The problem in your case is that the address of one of the peers will be dynamically changing hence we cannot rely on the default values for the IKE-IDs (IP addresses) and because of this we manually configure them to fir3net.com, like in the configuration example, to play with fixed values and make sure they will match.

I havent work with Mikrotik but based on the following link, we can hardcode the IKE-IDs as well with a command simillar to:

myid=fqdn: hostname

https://bittenbytes.nl/2018/08/28/ipsec-tunnel-between-sonicos-and-mikrotik/ (note that the 1st image of Sonicwall also shows the IKE-IDs)

The only thing you will need to confirm is what is the correct command to hardcode the Remote IKE-ID on Mikrotik, because on the SRX you already know that you have to use " set security ike gateway [gateway_name] local-identity hostname [hostname]"
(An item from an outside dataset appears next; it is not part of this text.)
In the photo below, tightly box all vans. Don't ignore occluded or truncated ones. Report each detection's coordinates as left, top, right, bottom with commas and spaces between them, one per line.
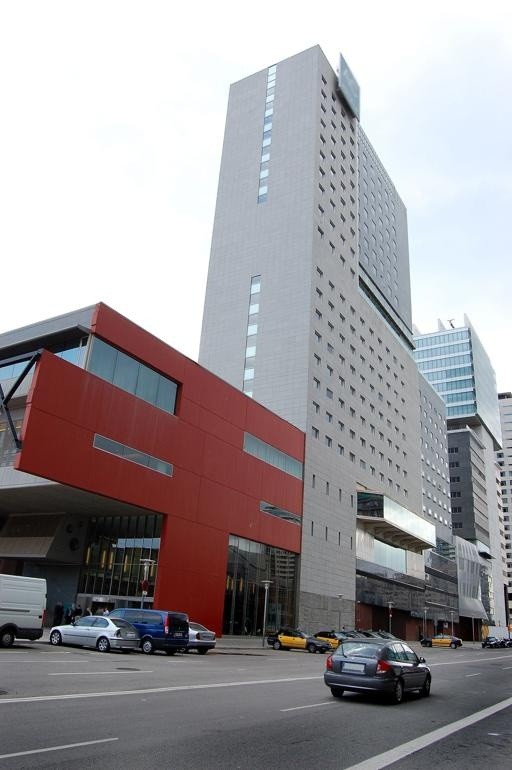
0, 574, 47, 647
I really hope this helps you

Also make sure you use "aggresive" mode because it is required when one of the peers has a dynamic IP address and that "NAT-T" is enable because there is a nAT device in between the VPN peers. NAT-T is enabled by default on the SRX and aggresive mode is configured unde [edit security ike policy Policy_Name] hierarchy.

Thanks @epaniagua, I appreciate your suggestions. I am curious if the 'hostname' parameter has to be a valid hostname (how is it verified)? is a FQDN applicable here, or is the domain name (e.g., your use of fre3net.com) applicable here - or does it matter at all what we set here? I think I have also seen current JunOS documentation that allows several other types:

local-identity (distinguished-name | hostname identity-hostname | inet identity-ipv4 | inet6 identity-ipv6 | key-id | user-at-hostname identity-user);

So, is there a specification of what is valid input to the 'parameter' -- could we just say "abcdefghijk"  or "somedomain.tld"? Of course I understand the inet, inet6 parameters or key-id, but was thrown off by not having a formal syntax/parameter spec and it not being in the PDF of Security VPN IPSEC. 

---

@epaniagua wrote:

Can you elaborate more on this part: " What I found a bit confusing at first read is the requirement to specify the identify of the initiator to the responder."? Where are you reading that or to what part of the SRX configuration you are refering to?

 

[...]

With the above configuration we are telling the Remote_SRX that its peer has a dynamic address and that it will be idetifying itself as fir3net.com.

 

We need to make sure that the Local_SRX identifies itselfs as fir3net.com when connecting to the Remote_SRX and we do this with the following command:

 

 

root@srx100> show configuration security ike gateway IKE-PEER-STATIC
local-identity hostname fir3net.com;

 

 

These values we are hardcoding are known as IKE-IDs and are values that have to match if we want the VPN to be established. These values are used for the peers to "authenticate" between each other and each device will have a Local IKE-ID and a Remote IKE-ID. You could understand them in the following way from the perspective of each device:

 

Local IKE-ID: this how I will identify myself when communicating with the remote peer.

Remote IKE-ID: this is how I expect that my peer identifies himself when contacting me.

 

These values always have to match during the negotiation of the tunnel, however we dont normally configured/hardcode them because by default the devices will use the following values as the IKE-IDs:

 

Local IKE-ID: the IP address of the device's external interface

Remote IKE-ID: the IP address of the remote peer

---

Shaque,

The hostname/fqdn doesnt has to be resolved. It is just a format used for this value that has to match between the peers during the negotiation. As you said you could use different value's formats like IP address (IPv4 pr IPv6), FQDN, user-at-FQDN or Distinguished Name.

local-identity (distinguished-name | hostname identity-hostname | inet identity-ipv4 | inet6 identity-ipv6 | key-id | user-at-hostname identity-user);

Hi Shaque,

I can see that no comment is marked a Solution as of now and I was wondering if you were able to fix the issue or if you still need our help.